Information
- Established: 1972
- Closed: 2014
- Grades: K-12
- Enrollment: c.530

= Grandview Park Baptist School =

Former School in Iowa, United States

Grandview Park Baptist School was a prominent Baptist Christian school situated on the east side of Des Moines, Iowa on East 33rd Ave. Offering a traditional educational approach, it served as a private institution deeply connected to the adjacent Grandview Park Baptist Church. Established in 1972 with a modest enrollment of 78 students in grades K-6, the school rapidly expanded to accommodate over 530 students across all grades K-12.

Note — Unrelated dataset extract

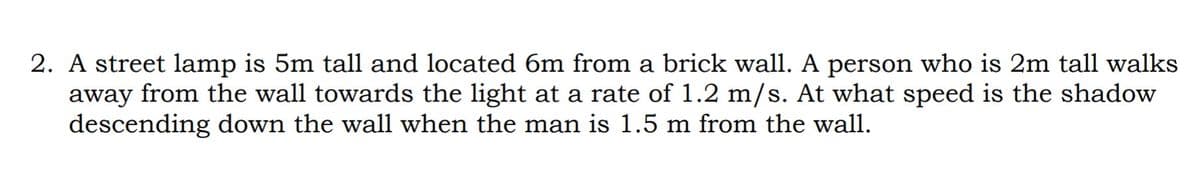 2. A street lamp is 5m tall and located 6m from a brick wall. A person who is 2m tall walks
away from the wall towards the light at a rate of 1.2 m/s. At what speed is the shadow
descending down the wall when the man is 1.5 m from the wall.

A cornerstone of the school's curriculum was the integration of Bible courses at every level, fostering a Biblical worldview that was tangible in all subjects and materials. The school also garnered recognition for its exceptional drama program, consistently producing high-quality plays and presentations open to the public.

==Sports==
The Grandview Defenders, the school's athletic program, had a successful history, highlighted by two state playoff appearances in their first six years of football. They offered a range of sports, including basketball, football, varsity soccer, and volleyball, with the volleyball team achieving notable success, including a state championship title in 2002. The school was part of the Bluegrass Conference and produced two outstanding athletes who were recognized as 1A Players of the Year.

==Closure==
The school closed its doors at the end of the 2013-2014 school year due to the separation of the church and school, resulting in the renaming of the church as Anchor Baptist Church and its complete independence. A significant number of school faculty members transitioned to Grand View Christian School, which was established the following year by former faculty of Grandview Park Baptist School.